Initially, abnormal returns are calculated from the adjusted closing price of the stock on the day of the announcement of a short position to the adjusted closing price of the stock on the day after the announcement (0,1). A short position is included in the sample on the first initial day it is announced and any change in the position thereafter until the position drops below 0,5%. However, as mentioned by Boehmer, Jones, & Zhang (2008) it may be relevant to look at the reaction of returns over a longer period of time instead of just looking at the day after the announcement. The market may take longer to react to the new information. Therefore, an additional period is analyzed which is the period (0,5). This period starts on the day of the announcement of the short sale and ends five days after the announcement. This period is calculated as cumulative returns.

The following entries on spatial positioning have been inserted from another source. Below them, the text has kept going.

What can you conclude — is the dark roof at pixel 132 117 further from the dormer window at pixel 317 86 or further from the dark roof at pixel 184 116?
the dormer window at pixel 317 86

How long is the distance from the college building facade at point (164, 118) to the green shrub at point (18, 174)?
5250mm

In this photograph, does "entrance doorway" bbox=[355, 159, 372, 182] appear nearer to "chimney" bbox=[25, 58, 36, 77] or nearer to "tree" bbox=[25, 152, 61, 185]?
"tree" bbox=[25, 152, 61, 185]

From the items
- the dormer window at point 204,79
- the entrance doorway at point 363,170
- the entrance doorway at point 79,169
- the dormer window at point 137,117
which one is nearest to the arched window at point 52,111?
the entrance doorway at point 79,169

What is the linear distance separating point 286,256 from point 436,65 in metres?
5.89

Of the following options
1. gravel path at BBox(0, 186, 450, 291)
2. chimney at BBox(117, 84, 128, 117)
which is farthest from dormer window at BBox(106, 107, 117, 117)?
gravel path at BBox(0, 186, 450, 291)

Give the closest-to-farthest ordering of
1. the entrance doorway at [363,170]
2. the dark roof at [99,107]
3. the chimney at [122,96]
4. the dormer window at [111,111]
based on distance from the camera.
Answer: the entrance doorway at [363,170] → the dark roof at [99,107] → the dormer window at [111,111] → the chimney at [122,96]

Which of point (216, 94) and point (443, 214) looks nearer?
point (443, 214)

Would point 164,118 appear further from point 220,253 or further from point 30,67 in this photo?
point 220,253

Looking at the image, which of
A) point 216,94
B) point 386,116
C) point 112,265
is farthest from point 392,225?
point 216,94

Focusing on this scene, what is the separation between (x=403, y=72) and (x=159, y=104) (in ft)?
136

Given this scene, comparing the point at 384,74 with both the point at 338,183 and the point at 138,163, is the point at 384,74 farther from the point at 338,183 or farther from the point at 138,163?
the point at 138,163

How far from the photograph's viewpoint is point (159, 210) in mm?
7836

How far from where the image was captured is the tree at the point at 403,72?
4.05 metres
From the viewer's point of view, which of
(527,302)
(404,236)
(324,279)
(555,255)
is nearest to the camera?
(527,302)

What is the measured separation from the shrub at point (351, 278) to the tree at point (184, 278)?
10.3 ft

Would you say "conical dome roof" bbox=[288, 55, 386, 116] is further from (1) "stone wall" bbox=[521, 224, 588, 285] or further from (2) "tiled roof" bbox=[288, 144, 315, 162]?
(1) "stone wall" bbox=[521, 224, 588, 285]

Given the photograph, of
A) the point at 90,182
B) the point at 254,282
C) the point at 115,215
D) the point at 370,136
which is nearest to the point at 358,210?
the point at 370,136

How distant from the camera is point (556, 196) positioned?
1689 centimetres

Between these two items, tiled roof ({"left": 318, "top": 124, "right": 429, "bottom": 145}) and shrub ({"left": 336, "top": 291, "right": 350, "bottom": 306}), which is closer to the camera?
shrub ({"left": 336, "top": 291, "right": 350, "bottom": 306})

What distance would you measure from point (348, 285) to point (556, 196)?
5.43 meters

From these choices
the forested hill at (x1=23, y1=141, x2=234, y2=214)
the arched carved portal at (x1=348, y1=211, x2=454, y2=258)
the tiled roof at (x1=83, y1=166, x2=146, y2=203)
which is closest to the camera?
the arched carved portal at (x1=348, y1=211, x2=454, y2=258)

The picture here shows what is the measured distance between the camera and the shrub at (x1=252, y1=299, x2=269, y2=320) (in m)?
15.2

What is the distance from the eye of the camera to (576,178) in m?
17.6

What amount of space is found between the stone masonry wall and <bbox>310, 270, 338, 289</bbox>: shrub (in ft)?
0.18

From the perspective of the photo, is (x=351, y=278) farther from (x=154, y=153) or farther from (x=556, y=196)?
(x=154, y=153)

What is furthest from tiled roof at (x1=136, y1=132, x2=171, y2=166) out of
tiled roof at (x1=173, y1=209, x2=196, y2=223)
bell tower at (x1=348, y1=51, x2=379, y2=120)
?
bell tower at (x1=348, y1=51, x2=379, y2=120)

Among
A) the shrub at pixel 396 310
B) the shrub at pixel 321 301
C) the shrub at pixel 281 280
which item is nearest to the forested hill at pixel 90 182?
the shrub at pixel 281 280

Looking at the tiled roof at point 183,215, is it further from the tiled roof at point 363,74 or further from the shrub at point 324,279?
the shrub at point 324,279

An issue that may occur when looking at a longer period of time after the announcement is that there could be additional announcements of or changes to the short positions during this period. A contol variable is added to combat this as used by (Kersbergen, 2015). The control variable MULTIPLEi,t will count how many new or changed short positions are present in the periods (0,5; 0,10; 0,22).
5.4.1.2. Stock volatility
The most commonly used measure of stock return volatility is standard deviation. This statistic measures the dispersion of returns. Financial economists find the standard deviation to be useful because it summarizes the probability of seeing extreme values of return. When the standard deviation is large, the chance of large positive or negative return is large (Schwert, 1990). The standard deviation of daily returns is used as the measure for stock volatility. The calculation for VOLi,tis the standard deviation of the daily returns of company i
over period t (Christophe et al., 2010; Saffi and Sigurdsson, 2011). As mentioned before it may be interesting to look at different periods of volatility. Boehmer et al. (2008) look at returns of up to 20 days after the announcement of a short position. This study looks at three different periods of volatility. the first period looks at the volatility of the day of the
announcement until 5 days after the announcement (0,5). The second period looks at the day of the announcement until 10 days after the announcement (0,10). The final period looks
33 at the day of the announcement until 22 days after the announcement (0,22). Based on the data of the study, the standard deviation values are scaled because they come from different time periods. For example, one standard deviation is calculated over a 10 day period whilst another is calculated over a 5 day period. Scaling them with a certain factor allows for the final values to be compared on an equal level. In this study the values are annualized (Saffi and Sigurdsson, 2011). The model to test stock volatility is slightly adjusted, as mentioned before some autoregressive elements are added. The regression formula is as follows:
VOLi,t= α + β1SHORTi,t+ β2MCAPi+ β3BTMi+ β4OPTIONSi+ β5LEVi
+ β6MULTIPLEi+ β7VOLWEEKi,t-5,-1+ β8VOLMONTHi,t-22,-1+ εi,t
These autoregressive variables take into account the autoregressive nature of stock volatility as mentioned by Corsi (2009). It is described that volatility is influenced by its own past values. For example, tomorrow‟s daily volatility can be partly explained by today‟s volatility, last week‟s volatility, and last month‟s volatility. As this study uses less frequent data than daily volatility, only control variables for the previous week‟s volatility and the previous month‟s volatility are included. The variable VOLWEEKi,t-5,-1 controls for the previous week‟s volatility by calculating the standard deviation of daily adjusted closing stock prices of company i over the previous five days t-5,-1 before the announcement of the short position. The variable VOLMONTHi,t-22,-1 controls for the previous month‟s volatility by calculating the standard deviation of daily adjusted closing stock prices of company i over the previous twenty-two days t-22,-1 before the announcement of the short position. Both these variables are also annualized.